Единственным правильным ответом на речь Столыпина должно было быть взятие нашего законопроекта обратно; этот жест закрепил бы нашу победу. Этого мы не сделали, а вместо этого началась серия несообразностей. Первую оплошность допустил Головин. Непосредственно после речи Столыпина, без перерыва, без совещания фракции, он дал слово В. Гессену, как «докладчику по вопросу о военно-полевых судах». Это недоразумение. Гессен не был докладчиком; докладчика быть и не могло, так как законопроект ни в какой комиссии не был. Головин без всякого права сделал Гессена хозяином законопроекта. А Гессен, выступив экспромтом в самозваной роли докладчика, не только превысил свои полномочия, но и сделал ряд бестактностей, на него вообще не похожих. Он стал говорить, как будто важного заявления Столыпина не было, как говорят приготовленную заранее речь неопытные защитники после непредвиденного отказа прокурора от обвинения. В речи Столыпина Гессен заметил только то, что председатель Совета министров не отказался от месячного срока, который ему закон на ответ предоставил, и предложил поэтому наш законопроект сдать в комиссию для разработки. Это было абсурдом. Если речь Столыпина так понимать, то раньше месячного срока законопроект вообще не мог быть в комиссию сдан (ст. 55 Уложений Гос. думы). А если в его речи усмотреть заявление правительства о его несогласии с законом по существу, месячного срока было незачем ждать и он мог быть принят немедленно. Юрист-государственник Гессен это спутал, а председатель – хранитель законов в Думе этого не заметил.
Гессен не ограничился этой оплошностью. Он, подчиняясь традиции, без всякой надобности и повода, обрушился зачем-то на правых ораторов, и в таких выражениях, которые ничем не вызывались.
«Вы, господа, защитники культуры. Вы, приспешники старого режима…
Г е с с е н. Принципиально враждебного просвещению народа. Вы – враги всякой свободы…
Г е с с е н…и прежде всего и главным образом, свободы мысли и слова.

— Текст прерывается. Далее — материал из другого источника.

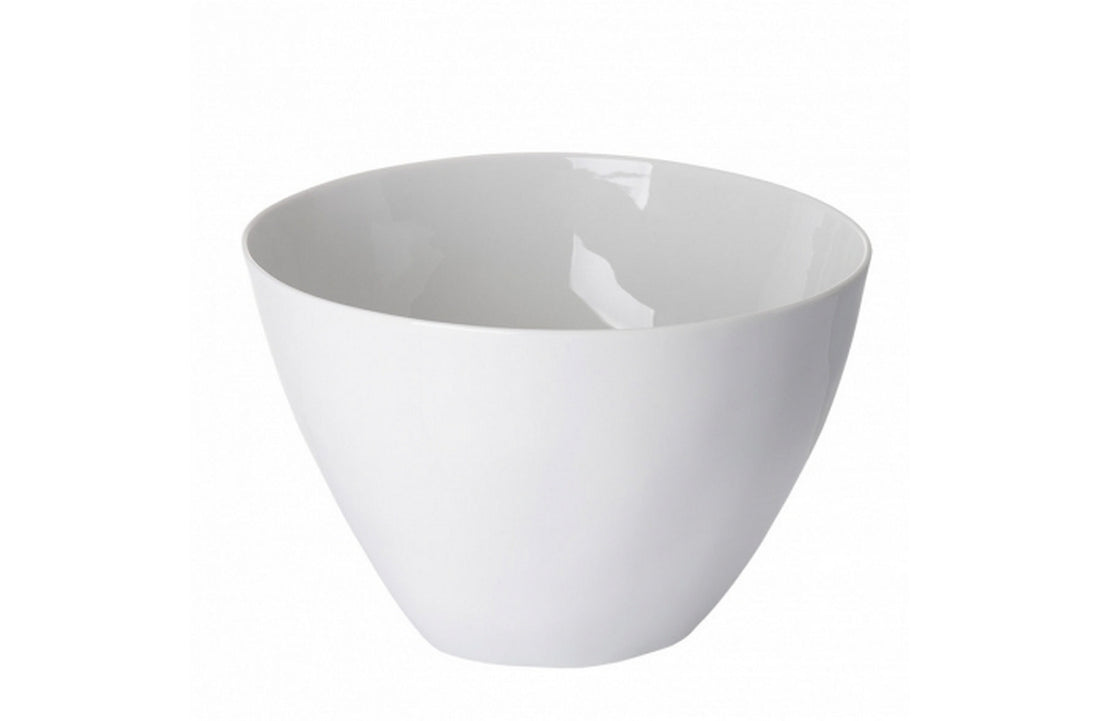 White Glazed Porcelain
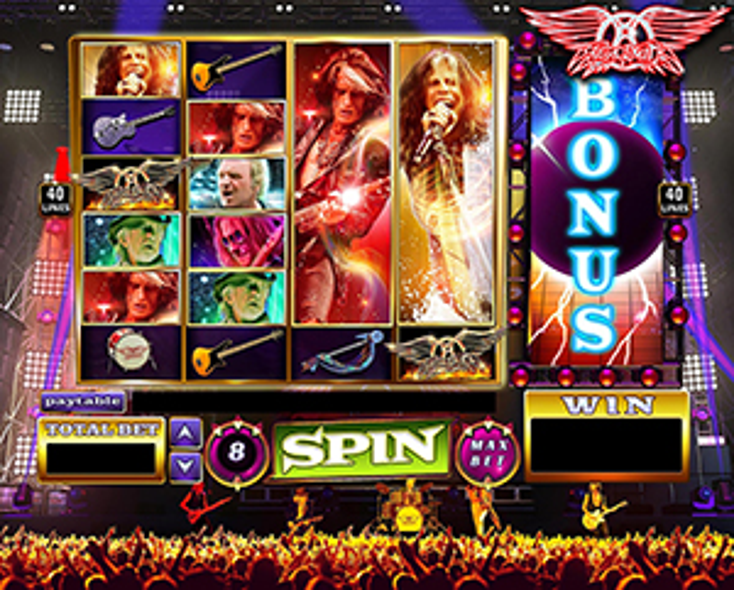 Aerosmith to Star in Online Slot Game Aerosmith to Star in Online Slot Game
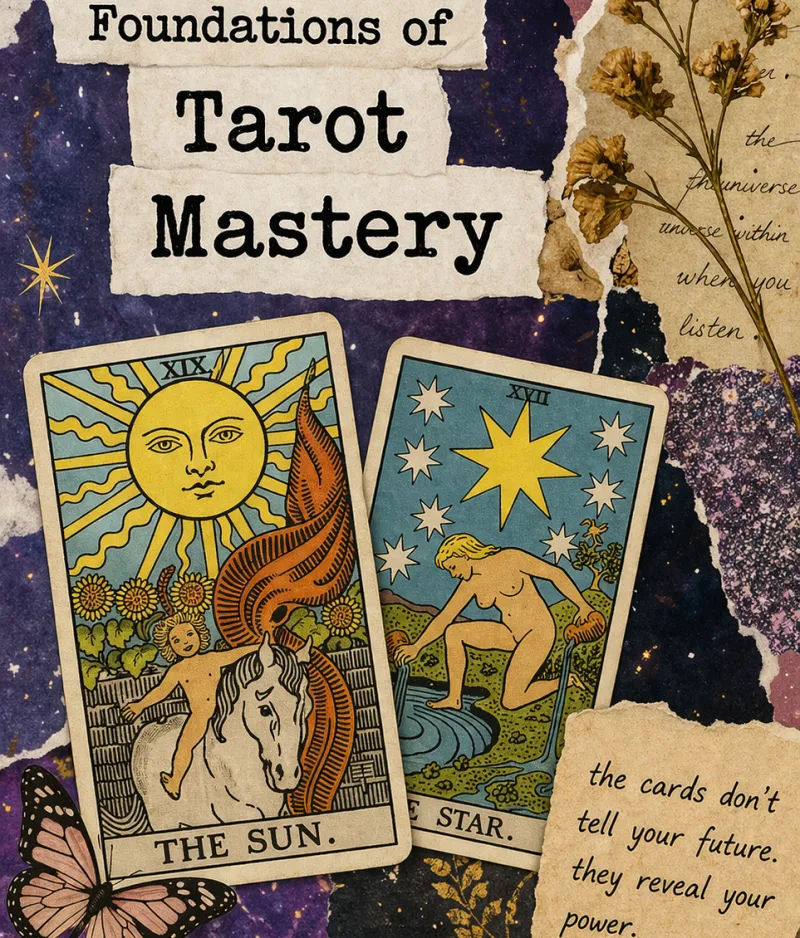 Pre-Register for Foundations of Tarot Mastery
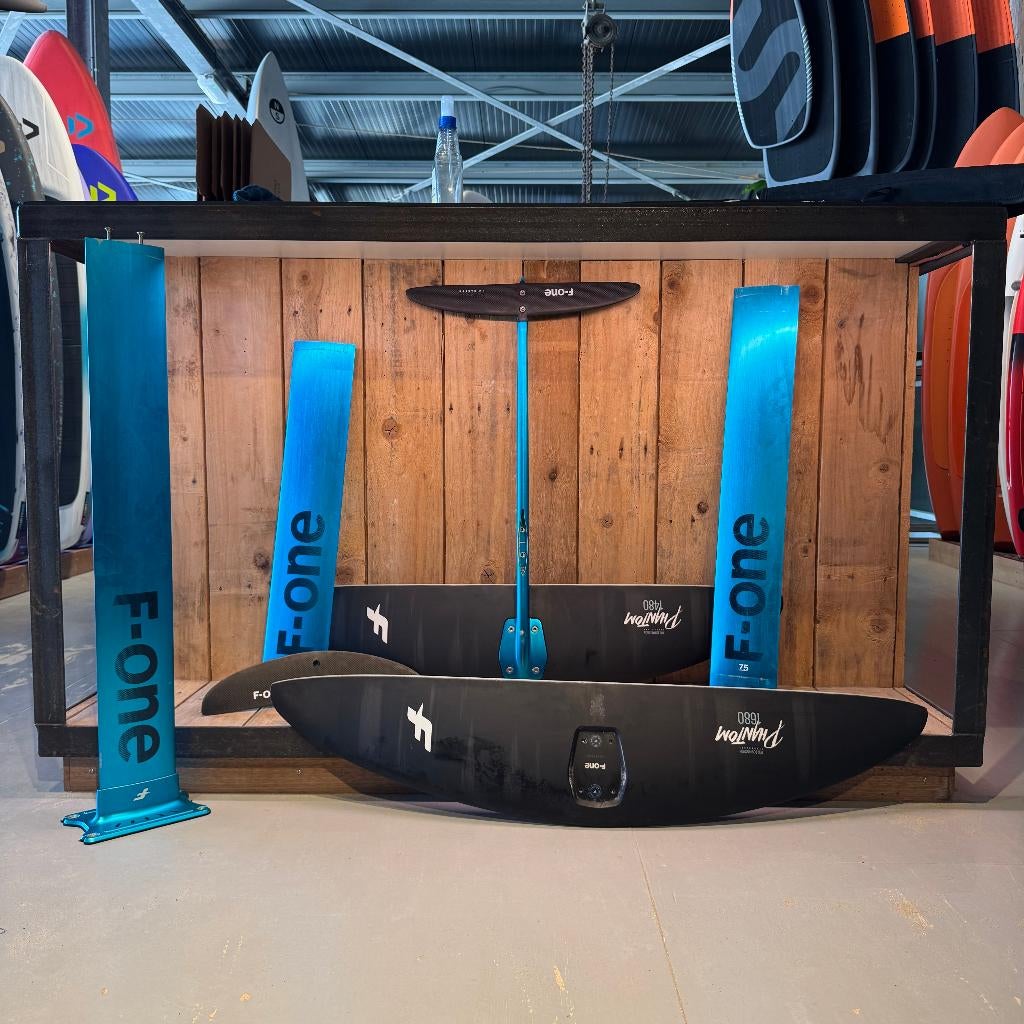 F-One Phantom foils and F-One/Core Alu masts, Watersport en Boten, Wingsurfen, Ophalen of Verzenden, Gebruikt, Wingsurf-hydrofoil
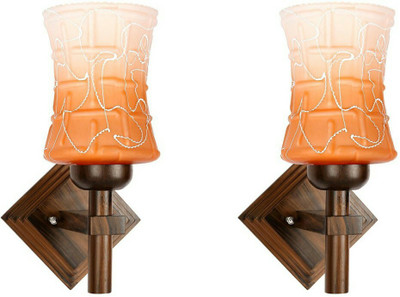Zuper Wallchiere Wall Lamp Without Bulb(Pack of 2)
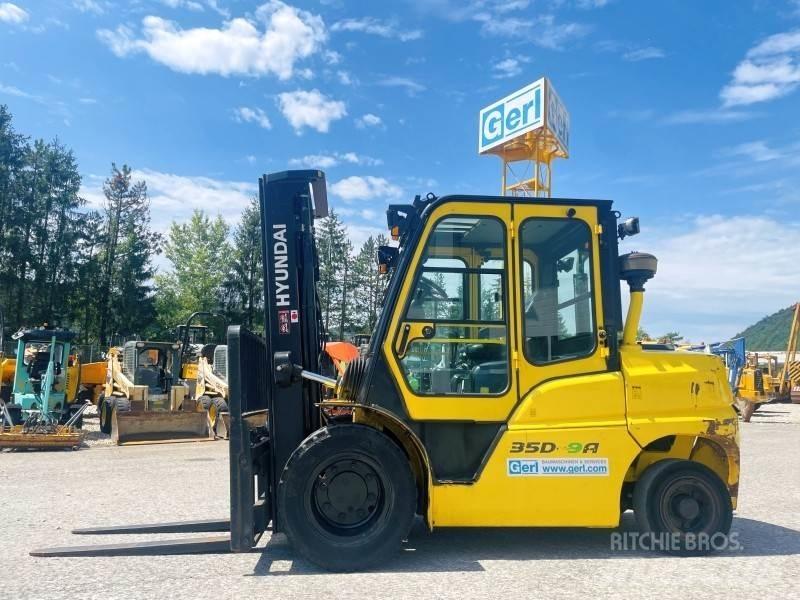 Hyundai 35D-9A Diesel heftrucks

Председатель. Прошу соблюдать порядок. Не желающие слушать могут удалиться».
Так воскрешена была нездоровая атмосфера собрания, в которой исчезли «завоевания» этого дня. Ошибка объяснилась принципиальной позицией наших лидеров в том же вопросе. Статья Милюкова в «Речи», от 14 марта, иллюстрирует это. Она начинается так:
«Мы не ошиблись, когда предсказывали, что Председатель Совета министров не сумеет использовать той благоприятной политической конъюнктуры, которая представлялась ему при обсуждении в Думе законопроекта об отмене военно-полевых судов. Вместо согласия на внесение законопроекта в сокращенный срок – согласия, которое более чем что-либо другое способно было спустить натянутые струны, – мы услышали вчера с думской трибуны длинную речь все на ту же тему: «Не запугаете».
Эта тирада типичный образчик партийного ослепления и несправедливости. Что должен был сделать Столыпин, чтобы заслужить одобрение кадетского лидера? Только отказаться от месячного срока. Это «натянутые струны спустило бы». Он, в сущности, от него отказался, и не его вина, что юристы наши этого не заметили. Но пусть для удовлетворения кадетских желаний он от него отказался бы expresses verbis[49]
. Это было бы с его стороны не делом, а только жестом. Ибо к чему этот отказ бы привел? Только к тому, что Дума свой законопроект приняла бы сейчас, и он бы пошел в Государственный совет. Уверен ли был Милюков, что Государственный совет его не отверг бы, хотя бы по тем формальным соображениям, которые в Думе излагал Столыпин, а в Государственном совете Щегловитов, когда думский законопроект все же в него поступил? И утвердил ли бы его Государь, который был вдохновителем военно-полевого суда? А пока происходили бы эти обсуждения, сам закон 24 августа продолжал бы по-прежнему действовать. Это был бы тот же «жест», который кадеты сделали в 1-й Гос. думе, якобы отменяя смертную казнь в том нелепом порядке, при котором она легально и фактически продолжалась.